From: 4 Ways Anesthesia Provision Will Change in the Next Four Years

5. Advances in acute pain management will continue cut costs. Paul Willoughby, MD, president of the New York State Society of Anesthesiologists, says the advent of ultrasound has been a tremendous boon to regional anesthesia. "Years ago, the majority of anesthesiologists were uncomfortable performing peripheral nerve blocks in regional anesthesia," he says. "After the advent of ultrasound, I watched the number of fellowships in acute pain management increase by 300 percent."

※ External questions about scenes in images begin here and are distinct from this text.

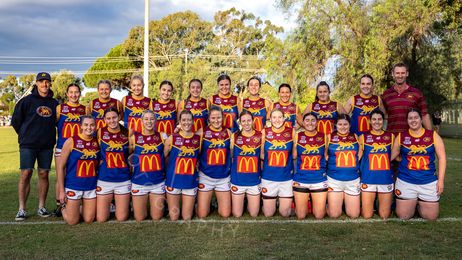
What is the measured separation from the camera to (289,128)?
235 inches

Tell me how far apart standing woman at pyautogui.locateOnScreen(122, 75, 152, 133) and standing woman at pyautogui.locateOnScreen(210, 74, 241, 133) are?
1.11 metres

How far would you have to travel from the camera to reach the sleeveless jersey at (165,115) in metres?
6.43

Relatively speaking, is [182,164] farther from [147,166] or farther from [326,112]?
[326,112]

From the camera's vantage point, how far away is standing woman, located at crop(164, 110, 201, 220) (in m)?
5.63

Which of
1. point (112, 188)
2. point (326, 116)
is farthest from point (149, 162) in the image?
point (326, 116)

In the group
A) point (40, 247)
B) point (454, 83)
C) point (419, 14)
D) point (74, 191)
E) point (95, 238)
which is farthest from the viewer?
point (454, 83)

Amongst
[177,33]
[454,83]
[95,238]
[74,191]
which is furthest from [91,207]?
[177,33]

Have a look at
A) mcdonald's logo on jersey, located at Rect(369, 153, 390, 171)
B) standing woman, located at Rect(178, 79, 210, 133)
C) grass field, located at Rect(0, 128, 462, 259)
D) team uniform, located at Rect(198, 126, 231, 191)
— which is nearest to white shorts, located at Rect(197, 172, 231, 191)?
team uniform, located at Rect(198, 126, 231, 191)

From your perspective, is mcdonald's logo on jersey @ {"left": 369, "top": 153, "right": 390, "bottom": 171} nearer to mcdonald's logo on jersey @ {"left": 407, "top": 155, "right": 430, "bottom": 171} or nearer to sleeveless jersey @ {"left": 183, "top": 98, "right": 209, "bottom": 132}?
mcdonald's logo on jersey @ {"left": 407, "top": 155, "right": 430, "bottom": 171}

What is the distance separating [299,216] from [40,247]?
10.5 ft

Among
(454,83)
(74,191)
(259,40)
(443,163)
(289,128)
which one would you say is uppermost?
(259,40)

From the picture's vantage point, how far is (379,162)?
564cm

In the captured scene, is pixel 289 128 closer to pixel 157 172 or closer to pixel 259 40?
pixel 157 172

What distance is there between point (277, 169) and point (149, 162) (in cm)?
175
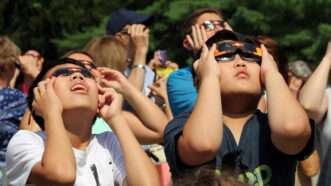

He says training in residences is also increasing, producing more physicians who are comfortable with performing peripheral nerve blocks. "When you manage acute pain better, you're able to get patients functional and out of the hospital sooner," he says. Quality perioperative care is becoming more and more essential to the practice of anesthesiology, shortening the length of stay for many patients and improving patient satisfaction and quality of life.